The tradition of the afikoman, meanwhile, appears to come from a line in the Talmud that reads, “We grab the matzot on the night of Passover, so that the children will not sleep.”

Our editorial fellow, Odeya Rosenband, plumbed the depths of the internet, and found that — at least according to this recent article in Haaretz — the tradition of parents hiding it dates back to Maimonides and the 12th century, while my family’s twist, kids hiding and holding it for ransom, started in the 17th.

North African Jews, meanwhile, wrap the afikoman in white and carry it around on their shoulders, according to the National Jewish Outreach Project, while Iraqi Jews conduct a dialogue while holding it. “Where are you from?” the adults might ask. “Egypt,” the kids answer. Where are you going? Jerusalem. Etc.

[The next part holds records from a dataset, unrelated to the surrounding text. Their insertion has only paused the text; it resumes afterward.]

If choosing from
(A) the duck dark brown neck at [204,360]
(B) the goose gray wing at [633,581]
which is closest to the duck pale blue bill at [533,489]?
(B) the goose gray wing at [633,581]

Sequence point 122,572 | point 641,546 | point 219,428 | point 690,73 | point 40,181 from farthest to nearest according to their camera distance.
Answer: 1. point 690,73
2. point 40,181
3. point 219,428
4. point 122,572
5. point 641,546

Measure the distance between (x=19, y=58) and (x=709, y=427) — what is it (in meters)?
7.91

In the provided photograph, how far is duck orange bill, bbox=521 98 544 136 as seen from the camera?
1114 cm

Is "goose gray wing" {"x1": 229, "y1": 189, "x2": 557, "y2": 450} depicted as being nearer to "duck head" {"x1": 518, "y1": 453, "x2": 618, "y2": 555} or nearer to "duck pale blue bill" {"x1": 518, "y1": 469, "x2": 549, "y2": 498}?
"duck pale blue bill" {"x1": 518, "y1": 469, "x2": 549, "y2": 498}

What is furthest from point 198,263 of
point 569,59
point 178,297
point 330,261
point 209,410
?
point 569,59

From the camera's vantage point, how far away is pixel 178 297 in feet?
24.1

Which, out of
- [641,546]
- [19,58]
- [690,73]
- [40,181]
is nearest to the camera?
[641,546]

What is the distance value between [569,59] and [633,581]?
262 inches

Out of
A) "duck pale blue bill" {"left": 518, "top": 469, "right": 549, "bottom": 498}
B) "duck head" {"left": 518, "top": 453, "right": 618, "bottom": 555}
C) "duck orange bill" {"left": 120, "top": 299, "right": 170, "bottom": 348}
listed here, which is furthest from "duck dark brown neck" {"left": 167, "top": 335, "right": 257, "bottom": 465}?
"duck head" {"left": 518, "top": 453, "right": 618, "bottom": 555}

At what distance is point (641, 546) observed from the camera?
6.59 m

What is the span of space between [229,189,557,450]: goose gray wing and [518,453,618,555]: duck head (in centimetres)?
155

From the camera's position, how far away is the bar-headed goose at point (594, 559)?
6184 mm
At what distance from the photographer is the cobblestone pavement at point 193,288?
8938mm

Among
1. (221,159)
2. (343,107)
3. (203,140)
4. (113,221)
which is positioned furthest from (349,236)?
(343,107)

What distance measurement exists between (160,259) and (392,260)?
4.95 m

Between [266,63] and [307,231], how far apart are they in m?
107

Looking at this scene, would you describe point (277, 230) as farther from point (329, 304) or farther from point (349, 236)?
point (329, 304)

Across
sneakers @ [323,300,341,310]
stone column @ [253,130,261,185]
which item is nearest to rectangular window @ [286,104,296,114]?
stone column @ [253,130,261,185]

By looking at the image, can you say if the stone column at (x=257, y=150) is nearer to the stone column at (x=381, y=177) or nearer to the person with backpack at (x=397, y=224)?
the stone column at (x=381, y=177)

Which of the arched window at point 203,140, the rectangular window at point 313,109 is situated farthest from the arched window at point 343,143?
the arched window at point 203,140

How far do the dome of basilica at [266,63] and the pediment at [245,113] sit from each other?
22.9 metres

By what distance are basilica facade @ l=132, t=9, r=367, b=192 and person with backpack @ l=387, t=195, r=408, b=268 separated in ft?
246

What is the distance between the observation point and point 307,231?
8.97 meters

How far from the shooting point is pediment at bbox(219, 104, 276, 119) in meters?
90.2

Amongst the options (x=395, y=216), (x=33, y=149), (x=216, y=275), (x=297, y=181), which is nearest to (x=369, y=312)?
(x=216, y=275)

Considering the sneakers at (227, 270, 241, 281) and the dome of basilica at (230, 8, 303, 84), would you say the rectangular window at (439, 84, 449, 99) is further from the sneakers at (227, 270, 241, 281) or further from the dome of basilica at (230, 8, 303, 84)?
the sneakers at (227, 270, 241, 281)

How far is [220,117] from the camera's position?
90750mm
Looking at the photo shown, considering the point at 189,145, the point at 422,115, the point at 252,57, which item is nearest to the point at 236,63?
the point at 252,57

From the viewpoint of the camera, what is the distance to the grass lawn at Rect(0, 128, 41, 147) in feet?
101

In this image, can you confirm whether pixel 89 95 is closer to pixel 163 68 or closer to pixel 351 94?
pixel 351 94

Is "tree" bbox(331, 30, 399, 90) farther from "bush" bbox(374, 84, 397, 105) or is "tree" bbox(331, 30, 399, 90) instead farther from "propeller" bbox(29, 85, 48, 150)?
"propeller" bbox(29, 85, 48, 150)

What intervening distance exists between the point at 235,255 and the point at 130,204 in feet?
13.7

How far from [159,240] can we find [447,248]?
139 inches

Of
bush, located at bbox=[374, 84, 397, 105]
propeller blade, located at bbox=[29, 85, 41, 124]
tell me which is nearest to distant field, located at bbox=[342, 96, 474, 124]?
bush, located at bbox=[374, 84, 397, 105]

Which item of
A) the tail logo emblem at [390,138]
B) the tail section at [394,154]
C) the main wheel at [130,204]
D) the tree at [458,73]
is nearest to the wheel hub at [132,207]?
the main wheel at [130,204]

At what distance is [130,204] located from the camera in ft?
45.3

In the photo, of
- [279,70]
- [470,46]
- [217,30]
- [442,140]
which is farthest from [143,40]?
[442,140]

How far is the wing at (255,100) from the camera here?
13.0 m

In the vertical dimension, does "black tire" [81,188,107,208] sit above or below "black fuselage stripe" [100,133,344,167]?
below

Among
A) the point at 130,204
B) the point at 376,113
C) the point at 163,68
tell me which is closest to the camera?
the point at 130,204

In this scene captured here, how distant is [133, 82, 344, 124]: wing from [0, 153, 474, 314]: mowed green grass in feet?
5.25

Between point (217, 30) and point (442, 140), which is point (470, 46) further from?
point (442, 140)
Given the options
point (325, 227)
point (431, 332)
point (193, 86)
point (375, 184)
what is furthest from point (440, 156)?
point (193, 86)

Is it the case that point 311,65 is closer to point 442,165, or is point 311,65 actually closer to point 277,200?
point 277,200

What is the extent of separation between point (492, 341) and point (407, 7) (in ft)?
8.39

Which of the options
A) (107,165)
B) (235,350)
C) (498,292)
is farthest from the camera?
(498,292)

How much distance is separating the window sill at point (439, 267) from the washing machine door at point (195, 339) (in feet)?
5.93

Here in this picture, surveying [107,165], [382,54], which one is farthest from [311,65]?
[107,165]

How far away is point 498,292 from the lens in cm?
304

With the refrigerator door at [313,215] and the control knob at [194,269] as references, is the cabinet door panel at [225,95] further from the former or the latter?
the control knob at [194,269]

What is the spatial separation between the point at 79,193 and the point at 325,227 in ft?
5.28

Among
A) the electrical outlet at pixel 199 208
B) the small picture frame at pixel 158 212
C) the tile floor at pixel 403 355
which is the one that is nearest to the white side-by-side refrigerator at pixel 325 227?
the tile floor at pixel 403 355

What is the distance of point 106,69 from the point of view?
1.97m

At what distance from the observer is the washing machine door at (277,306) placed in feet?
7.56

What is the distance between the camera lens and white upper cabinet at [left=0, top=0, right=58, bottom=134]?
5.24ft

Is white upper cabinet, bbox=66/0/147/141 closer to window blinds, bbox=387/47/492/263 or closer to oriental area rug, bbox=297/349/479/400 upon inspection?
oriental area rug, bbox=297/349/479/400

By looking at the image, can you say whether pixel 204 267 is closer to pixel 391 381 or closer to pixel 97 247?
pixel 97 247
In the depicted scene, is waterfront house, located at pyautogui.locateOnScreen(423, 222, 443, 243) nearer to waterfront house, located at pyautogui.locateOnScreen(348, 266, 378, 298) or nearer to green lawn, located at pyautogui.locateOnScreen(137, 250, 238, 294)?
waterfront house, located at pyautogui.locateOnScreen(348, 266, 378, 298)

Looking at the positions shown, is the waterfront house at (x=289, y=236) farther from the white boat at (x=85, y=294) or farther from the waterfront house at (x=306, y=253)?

A Chabad rabbi named Yossi Yaffe was quoted in this 2019 article saying the hide-and-seek afikoman ritual teaches “children to search and look for this wonderful future.”

One of the most comprehensive resources Odeya found was Sefaria’s “Story of the Afikoman,” which lists biblical and rabbinic references to the afikoman, as well as modern stories and mentions in the media. “There is also symbolism about having the next generation involved in bringing together that which was broken,” it notes, “particularly that which was broken by the previous generation.”

Perhaps the afikoman is something of a metaphor for the war after all.